I use a vee blade with manual adjustments an would love to have full hyd. My next 4 wheeler will be a utv with that set up.


----------



## ALC-GregH (Nov 26, 2008)

kelly67;893568 said:


> I use a vee blade with manual adjustments an would love to have full hyd. My next 4 wheeler will be a utv with that set up.


That's what I want. I Rhino with a hydo V plow with a nice enclosed cab with windshield wiper.


----------



## Dave T (Feb 11, 2009)

ALC-GregH;893598 said:


> That's what I want. I Rhino with a hydo V plow with a nice enclosed cab with windshield wiper.

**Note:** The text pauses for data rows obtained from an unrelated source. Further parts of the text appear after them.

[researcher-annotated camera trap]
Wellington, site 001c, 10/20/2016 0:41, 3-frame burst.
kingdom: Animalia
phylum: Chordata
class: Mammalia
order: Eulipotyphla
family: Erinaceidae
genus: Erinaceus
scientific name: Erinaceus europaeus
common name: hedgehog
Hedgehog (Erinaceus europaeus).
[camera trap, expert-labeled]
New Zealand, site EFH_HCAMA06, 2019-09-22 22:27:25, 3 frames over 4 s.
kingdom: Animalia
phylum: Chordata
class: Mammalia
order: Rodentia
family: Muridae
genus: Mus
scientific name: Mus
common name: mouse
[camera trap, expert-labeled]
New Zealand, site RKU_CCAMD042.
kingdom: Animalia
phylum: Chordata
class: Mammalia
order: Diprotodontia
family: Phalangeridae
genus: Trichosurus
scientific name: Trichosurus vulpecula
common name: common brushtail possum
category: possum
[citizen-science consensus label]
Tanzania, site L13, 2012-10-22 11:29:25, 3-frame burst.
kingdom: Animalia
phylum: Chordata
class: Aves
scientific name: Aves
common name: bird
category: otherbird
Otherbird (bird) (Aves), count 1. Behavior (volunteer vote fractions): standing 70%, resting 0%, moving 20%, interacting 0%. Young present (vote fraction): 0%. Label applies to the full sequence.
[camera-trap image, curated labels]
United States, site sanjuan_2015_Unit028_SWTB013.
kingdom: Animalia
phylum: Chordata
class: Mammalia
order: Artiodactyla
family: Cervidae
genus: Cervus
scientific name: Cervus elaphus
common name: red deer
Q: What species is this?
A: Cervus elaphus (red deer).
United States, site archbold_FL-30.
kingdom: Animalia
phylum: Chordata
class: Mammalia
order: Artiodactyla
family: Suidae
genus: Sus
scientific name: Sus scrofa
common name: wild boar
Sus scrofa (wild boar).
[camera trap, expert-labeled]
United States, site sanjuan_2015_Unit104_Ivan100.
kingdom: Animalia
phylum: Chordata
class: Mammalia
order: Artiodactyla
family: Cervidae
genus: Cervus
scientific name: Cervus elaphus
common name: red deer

That's exactly what I want too. Tired of getting soaking wet trying to keep up with a storm.  If I can put a heater in one... it will have it!


----------



## M&S Property (Oct 8, 2009)

That system looks nice but just seems like a bit of overkill to me. UTV's have their limitations and I don't think that you would get the same benefit out of a v on a rzr as you would on a truck. Unless you just want it for fun and have the money for it that would be sweet.


----------



## whosnext (Dec 18, 2008)

M&S Property;898015 said:


> That system looks nice but just seems like a bit of overkill to me. UTV's have their limitations and I don't think that you would get the same benefit out of a v on a rzr as you would on a truck. Unless you just want it for fun and have the money for it that would be sweet.


i here ya...im starting to rethink....3k plow....12k rzr, 15k would buy a truck with plow..


----------



## sublime68charge (Dec 28, 2007)

whosnext;898425 said:


> i here ya...im starting to rethink....3k plow....12k rzr, 15k would buy a truck with plow..


yes it is alot of money to sink into just plowing snow. But due you have other use's for the RZR where you don't have other uses for a truck that you have the snowplow on.

if you already have the rzr then that is a nice way to go.

just my thought's

sublime out.


----------